The Mother


            Where the Hell is everyone? She is alone again. It’s cocktail hour and there’s no cocktail. No nice little frosted glass of that California chardonnay she liked. No nicely starched butler to serve it to her. The butler. Oh yes. The butler had died. No more Grasshoppers. No more being called Madam. She liked that. “Madam” Had a nice little ring to it. He was an annoyingly bothersome man but she had fun with him. She got him back. He thought he had won all those times he snotted her. She got him back after all. But she did miss him. Now there was no one to play with. No evening repartee. The sun set all by itself and there were no canapés to slip down with it or sly smiles to edge around the windy nights.

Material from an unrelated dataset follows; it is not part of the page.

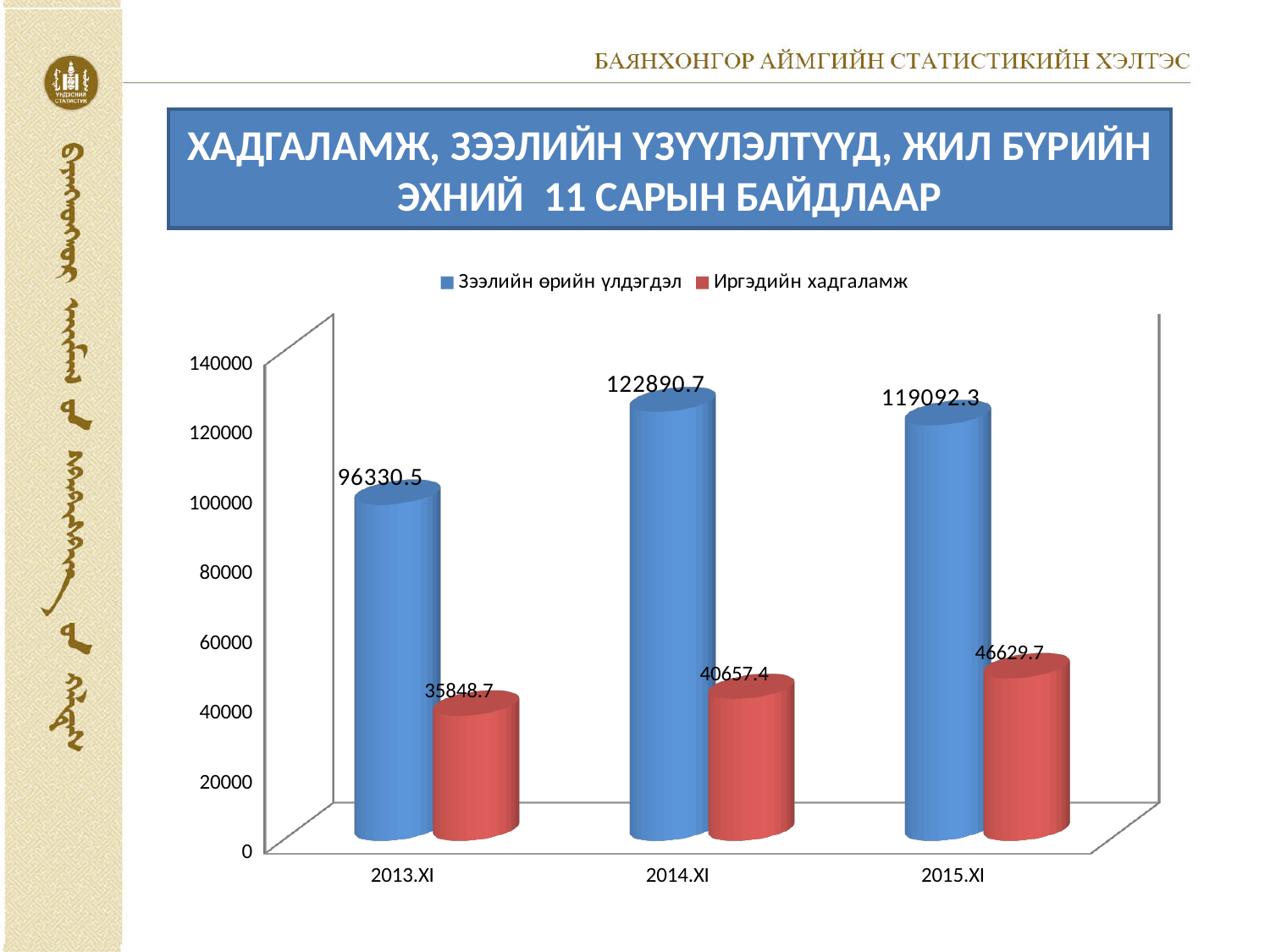
What is the value of Зээлийн өрийн үлдэгдэл for 2014.XI? 122890.7 What is the value of Иргэдийн хадгаламж for 2015.XI? 46629.7 In which period is Иргэдийн хадгаламж lowest? 2013.XI Which is larger: Зээлийн өрийн үлдэгдэл in 2014.XI or in 2015.XI? 2014.XI What is the difference between Зээлийн өрийн үлдэгдэл and Иргэдийн хадгаламж in 2014.XI? 82233.3 How many series does the legend list? 2 What is the value of Иргэдийн хадгаламж for 2013.XI? 35848.7 How many periods are shown on the x axis? 3 What is the value of Зээлийн өрийн үлдэгдэл for 2013.XI? 96330.5 Does Иргэдийн хадгаламж rise or fall from 2013.XI to 2015.XI? rise Is the value of Иргэдийн хадгаламж for 2015.XI greater or less than 60000? less In which period is Зээлийн өрийн үлдэгдэл highest? 2014.XI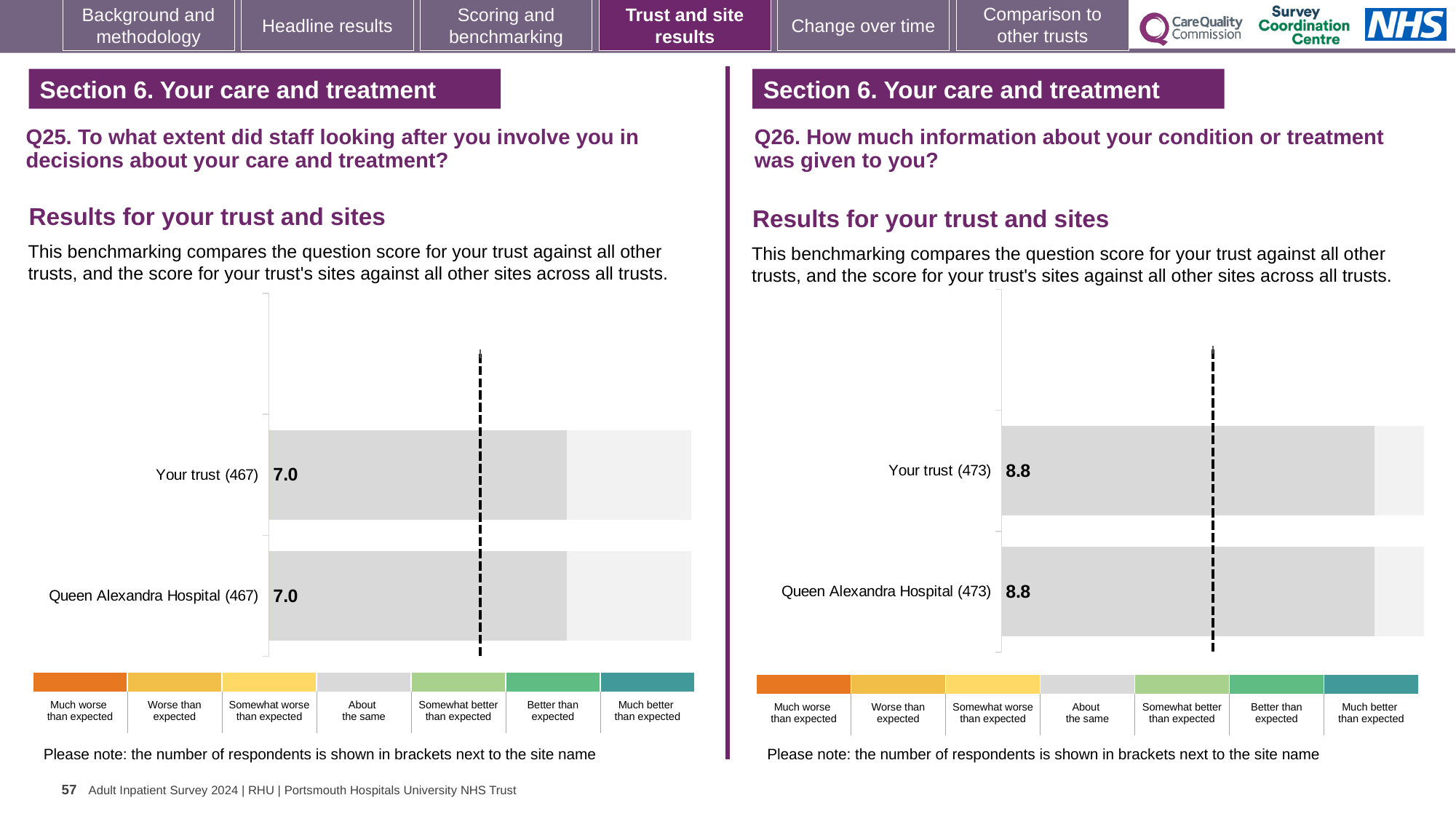
On the Q25 chart (left), what is the difference between the score for Your trust and the score for Queen Alexandra Hospital? 0.0 On the Q25 chart (left), what is the score for Queen Alexandra Hospital? 7.0 On the Q26 chart (right), how many bars are plotted? 2 Is the score for Your trust on the Q26 chart (right) larger or smaller than the score for Your trust on the Q25 chart (left)? Larger What kind of chart is the Q25 chart (left)? Bar chart On the Q25 chart (left), how many respondents are shown in brackets for Your trust? 467 On the Q26 chart (right), what is the score for Queen Alexandra Hospital? 8.8 On the Q26 chart (right), what is the score for Your trust? 8.8 On the Q26 chart (right), how many respondents are shown in brackets for Queen Alexandra Hospital? 473 How many categories does the colour key below the Q25 chart (left) list? 7 On the Q25 chart (left), what is the score for Your trust? 7.0 What is the label of the rightmost category in the colour key below the Q26 chart (right)? Much better than expected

His wife didn’t cook anymore she wept into the food, making the soup watery and the sauce, curdled. It really wasn’t any fun around the dinner hour. Not that there was fun around any other hour either. What the hell happened to fun? They had fun years ago when there were parties and people were over and they dressed up: wore clothes from the cedar closet and slipped away to corners of the house where no one was. Corners where things happened that you might have only dreamed have and the next day everything was back to black and white.  The trouble was with the weather, everyone knew that.


It was dark more often,

Hurricanes came: wars, rain, tears, liquid made from pain,

Explosions in our minds without warning,

Soon it will be too dark to see.

The world longs for another,

A sister globe to pull up alongside us,

And she can unload us, her human crop,

To start again on a pure globe, free of the knowledge of destruction,

Filled with rich ochre and rudimentary origin

A sister ship of optimism,

She will slide alongside before winter, and the first to go aboard are the ones

Who are dying from the pain of the watch.